Efficient and accurate data dependence profiling using software signatures

  • Authors:
  • Rajeshwar Vanka;James Tuck

  • Affiliations:
  • North Carolina State University, Raleigh, NC;North Carolina State University, Raleigh, NC

  • Venue:
  • Proceedings of the Tenth International Symposium on Code Generation and Optimization
  • Year:
  • 2012

Quantified Score

Hi-index 0.00

Visualization

Abstract

Speculative optimizations relax conservative constraints, like ambiguous memory-carried dependences that will rarely occur at runtime, to allow compilers to generate higher performing code. Data dependence profiling enables these techniques by providing runtime dependence information. However, prior data dependence profilers (DDPs) tend to be slow or have significant inaccuracy. Such techniques try to track all pairs of dependences that occur at runtime. To have high accuracy, it usually requires significant storage and performance overhead. Of course, accuracy can be sacrificed via sampling or fixed size storage to provide higher performance; but, these knobs are tough to control and often lead to a significant loss in accuracy.

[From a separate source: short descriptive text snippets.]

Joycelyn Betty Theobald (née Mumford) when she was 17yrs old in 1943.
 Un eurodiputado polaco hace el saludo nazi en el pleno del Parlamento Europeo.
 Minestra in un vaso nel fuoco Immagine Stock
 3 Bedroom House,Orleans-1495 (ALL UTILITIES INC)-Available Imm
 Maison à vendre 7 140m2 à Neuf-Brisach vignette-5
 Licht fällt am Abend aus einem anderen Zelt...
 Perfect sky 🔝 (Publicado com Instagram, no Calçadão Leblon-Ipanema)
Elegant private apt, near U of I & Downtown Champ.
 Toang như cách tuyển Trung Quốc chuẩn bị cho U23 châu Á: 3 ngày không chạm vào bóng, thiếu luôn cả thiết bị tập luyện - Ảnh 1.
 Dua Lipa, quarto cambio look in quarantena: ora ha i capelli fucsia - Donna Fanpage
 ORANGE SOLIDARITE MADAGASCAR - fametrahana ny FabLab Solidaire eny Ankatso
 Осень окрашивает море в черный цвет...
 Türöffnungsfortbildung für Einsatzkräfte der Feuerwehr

Hence, we search for a better trade-off between speed and accuracy, and we achieve this by considering a new approach based on efficient set operations using software signatures. Rather than tracking pair-wise dependences, we identify important dependence relationships at compile time, group said relationships into sets, and then construct and operate directly on the sets at runtime. By grouping many pair-wise relationships into a single set operation, we achieve greater accuracy with higher performance. Furthermore, we can adjust the size of signatures and the number of set operations through various optimization techniques to trade off speed and accuracy. Using a manual design space search, we evaluated many promising configurations. We found a fast profiler which matches the accuracy of prior works with a slowdown of 2.97x. Also, the most accurate and balanced profilers have slowdowns of 18x and 8x respectively, with an accuracy of 0.15 and 0.17 Normalized Average Euclidean Distance, respectively. To the best of our knowledge, the set-based profiler is the most accurate one to date, with equal or better performance than prior works.